## Trecho para leitura:
Aliança profética, por Edvaldo Jr.

Esse é o segundo dos quatro artigos que escreverei com base no Livro de Ziblast e Levtsky: como as democracias morrem.

“A abdicação da responsabilidade política por parte de seus líderes marca o primeiro passo de uma nação rumo ao autoritarismo”.

Na Itália de Mussolini e na Alemanha de Hitler, na Venezuela de Chávez e no Brasil de Bolsonaro, em ambos os casos a elite política tradicional duvidou da possibilidade de vitória dos chamados “outsiders”, ou seja, populistas que manipulam a dinâmica democrática da política em nome dos seus próprios interesses, quando não se aliou as suas pautas políticas, na ideia de tentar recuperar a credibilidade perdida ao longo do tempo.

Não diferente da Itália, a Alemanha do início do século XX, passava por dificuldades econômicas, as barreiras impostas aos países pelas nações vitoriosas na primeira grande guerra criou um sentimento de revanchismo, além de produzir o empobrecimento da população local, fator que contribuiu para o descrédito na política tradicional desses países, o que fez abrir espaços para ideias que tinham como objetivo romper com as estruturas estabelecidas, pois elas já não mais conseguiam responder aos desejos e sonhos dos populares, e foi adentrando esse sentimento de desilusão e frustração, e com a ajuda da elite política tradicional que homens com Adolf Hitler chegou ao poder na Alemanha e Mussolini na Itália.

Na segunda metade do século passado, a Venezuela se orgulhava de ser vista como uma democracia modelo, principalmente em uma região infestada por golpe de estado e ditaduras. Mas, no ano de 1980, o país que tinha o petróleo como principal elemento econômico se aprofundou em uma prolongada depressão, crise que durou mais de 10 anos, o que fez quase dobrar a taxa de pobreza do país. Esse ambiente começou a gerar insatisfação por parte dos venezuelanos e o aumento do descrédito nos partidos tradicionais. Em 1992, um grupo de oficiais de baixa patente se rebelou contra o presidente Carlos Andrés Pérez. Liderados por Hugo Chávez os rebeldes se denominavam “bolivarianos” em homenagem a Simón Bolívar, herói da independência. Na eminência de um segundo golpe fracassado, Chávez então resolve buscar o poder por via eleitoral.

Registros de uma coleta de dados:
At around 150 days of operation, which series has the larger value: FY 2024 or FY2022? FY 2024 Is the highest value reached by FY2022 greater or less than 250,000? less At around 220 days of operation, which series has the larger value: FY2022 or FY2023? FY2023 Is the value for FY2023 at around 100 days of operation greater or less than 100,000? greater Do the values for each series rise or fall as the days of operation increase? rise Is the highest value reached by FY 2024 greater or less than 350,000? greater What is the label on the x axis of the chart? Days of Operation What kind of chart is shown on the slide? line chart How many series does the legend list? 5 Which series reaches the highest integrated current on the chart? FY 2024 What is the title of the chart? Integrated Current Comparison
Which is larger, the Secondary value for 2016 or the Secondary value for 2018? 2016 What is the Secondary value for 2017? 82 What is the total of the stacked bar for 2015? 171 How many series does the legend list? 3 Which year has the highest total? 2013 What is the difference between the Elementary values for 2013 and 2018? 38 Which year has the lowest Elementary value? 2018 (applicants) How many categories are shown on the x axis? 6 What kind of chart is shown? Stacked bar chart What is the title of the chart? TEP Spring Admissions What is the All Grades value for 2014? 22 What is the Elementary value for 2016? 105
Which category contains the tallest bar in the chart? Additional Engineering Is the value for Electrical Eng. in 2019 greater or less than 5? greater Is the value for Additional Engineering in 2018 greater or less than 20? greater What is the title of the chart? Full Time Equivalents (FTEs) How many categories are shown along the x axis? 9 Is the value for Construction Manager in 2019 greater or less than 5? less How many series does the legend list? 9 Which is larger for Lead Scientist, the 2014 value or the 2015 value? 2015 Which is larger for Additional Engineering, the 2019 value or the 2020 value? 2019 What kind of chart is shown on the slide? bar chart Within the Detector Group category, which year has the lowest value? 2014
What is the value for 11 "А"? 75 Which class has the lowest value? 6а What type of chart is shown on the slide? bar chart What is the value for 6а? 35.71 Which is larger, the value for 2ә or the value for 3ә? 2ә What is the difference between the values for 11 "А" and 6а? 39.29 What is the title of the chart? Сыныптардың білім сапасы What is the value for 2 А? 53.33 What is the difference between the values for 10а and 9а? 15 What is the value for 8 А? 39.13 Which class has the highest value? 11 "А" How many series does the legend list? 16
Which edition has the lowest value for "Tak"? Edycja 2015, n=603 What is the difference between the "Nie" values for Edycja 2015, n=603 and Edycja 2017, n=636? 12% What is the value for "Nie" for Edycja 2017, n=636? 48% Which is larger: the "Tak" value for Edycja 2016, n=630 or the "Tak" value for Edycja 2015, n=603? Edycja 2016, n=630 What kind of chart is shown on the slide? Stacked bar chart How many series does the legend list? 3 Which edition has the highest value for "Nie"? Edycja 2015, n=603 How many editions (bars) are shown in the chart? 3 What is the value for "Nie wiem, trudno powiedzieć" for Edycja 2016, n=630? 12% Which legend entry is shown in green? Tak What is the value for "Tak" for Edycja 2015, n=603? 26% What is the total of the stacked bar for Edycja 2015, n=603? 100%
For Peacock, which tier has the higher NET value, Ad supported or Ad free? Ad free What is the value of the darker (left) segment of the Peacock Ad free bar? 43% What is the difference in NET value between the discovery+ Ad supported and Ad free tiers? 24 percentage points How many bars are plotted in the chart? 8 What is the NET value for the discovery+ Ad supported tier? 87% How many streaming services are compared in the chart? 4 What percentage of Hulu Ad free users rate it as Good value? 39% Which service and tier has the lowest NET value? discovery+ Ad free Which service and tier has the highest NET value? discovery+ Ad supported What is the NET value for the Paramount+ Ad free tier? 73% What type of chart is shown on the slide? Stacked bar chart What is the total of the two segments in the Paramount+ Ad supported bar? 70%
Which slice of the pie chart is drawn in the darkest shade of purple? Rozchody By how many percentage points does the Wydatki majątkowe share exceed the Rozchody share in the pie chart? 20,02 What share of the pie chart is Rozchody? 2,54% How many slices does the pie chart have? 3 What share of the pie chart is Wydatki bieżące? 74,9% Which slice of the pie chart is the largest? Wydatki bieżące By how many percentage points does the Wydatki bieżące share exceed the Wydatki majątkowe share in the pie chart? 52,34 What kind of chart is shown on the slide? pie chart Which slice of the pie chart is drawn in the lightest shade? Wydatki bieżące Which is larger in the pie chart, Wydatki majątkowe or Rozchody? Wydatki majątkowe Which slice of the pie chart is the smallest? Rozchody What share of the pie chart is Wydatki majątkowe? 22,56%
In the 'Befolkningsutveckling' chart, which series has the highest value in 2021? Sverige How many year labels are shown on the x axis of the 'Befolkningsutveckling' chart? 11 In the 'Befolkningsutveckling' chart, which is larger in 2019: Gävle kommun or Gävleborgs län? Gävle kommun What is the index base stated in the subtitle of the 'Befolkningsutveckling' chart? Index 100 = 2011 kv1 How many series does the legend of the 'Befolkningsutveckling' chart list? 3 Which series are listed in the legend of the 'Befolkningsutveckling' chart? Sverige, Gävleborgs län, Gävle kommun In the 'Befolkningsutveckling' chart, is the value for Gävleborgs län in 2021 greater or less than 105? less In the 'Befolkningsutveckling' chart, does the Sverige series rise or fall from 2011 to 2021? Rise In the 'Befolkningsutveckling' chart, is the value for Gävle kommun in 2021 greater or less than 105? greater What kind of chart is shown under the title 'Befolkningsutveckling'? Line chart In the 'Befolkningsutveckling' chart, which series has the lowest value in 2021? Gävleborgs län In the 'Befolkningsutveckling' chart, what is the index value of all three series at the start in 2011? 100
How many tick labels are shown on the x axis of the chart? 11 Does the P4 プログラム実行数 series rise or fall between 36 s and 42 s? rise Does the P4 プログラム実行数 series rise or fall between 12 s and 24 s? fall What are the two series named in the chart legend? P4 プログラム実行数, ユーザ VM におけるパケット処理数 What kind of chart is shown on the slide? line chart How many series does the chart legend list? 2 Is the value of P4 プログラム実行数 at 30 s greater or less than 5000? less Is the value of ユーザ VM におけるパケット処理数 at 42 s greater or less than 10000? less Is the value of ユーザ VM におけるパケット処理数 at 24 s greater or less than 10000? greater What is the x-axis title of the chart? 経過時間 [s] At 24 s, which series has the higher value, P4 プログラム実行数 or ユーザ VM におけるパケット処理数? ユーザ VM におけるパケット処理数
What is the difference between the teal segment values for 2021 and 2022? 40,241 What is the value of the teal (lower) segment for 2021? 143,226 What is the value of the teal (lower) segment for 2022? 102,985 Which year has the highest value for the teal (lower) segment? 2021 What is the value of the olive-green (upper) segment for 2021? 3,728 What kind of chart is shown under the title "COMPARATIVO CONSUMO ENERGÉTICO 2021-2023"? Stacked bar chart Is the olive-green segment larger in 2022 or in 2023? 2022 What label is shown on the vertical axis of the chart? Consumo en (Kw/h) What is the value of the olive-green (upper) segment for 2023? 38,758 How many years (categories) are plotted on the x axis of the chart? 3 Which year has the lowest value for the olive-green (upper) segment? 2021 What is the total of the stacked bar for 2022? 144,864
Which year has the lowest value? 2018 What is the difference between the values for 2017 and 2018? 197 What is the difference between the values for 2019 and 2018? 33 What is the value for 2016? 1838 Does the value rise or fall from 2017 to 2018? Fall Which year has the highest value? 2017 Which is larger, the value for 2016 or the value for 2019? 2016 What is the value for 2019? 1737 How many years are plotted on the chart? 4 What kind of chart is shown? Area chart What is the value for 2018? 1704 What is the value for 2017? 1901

## Atividade:
Segundo o trecho para leitura, em que ano um grupo de oficiais de baixa patente se rebelou contra o presidente Carlos Andrés Pérez?

## Resultado da tarefa:
Em 1992.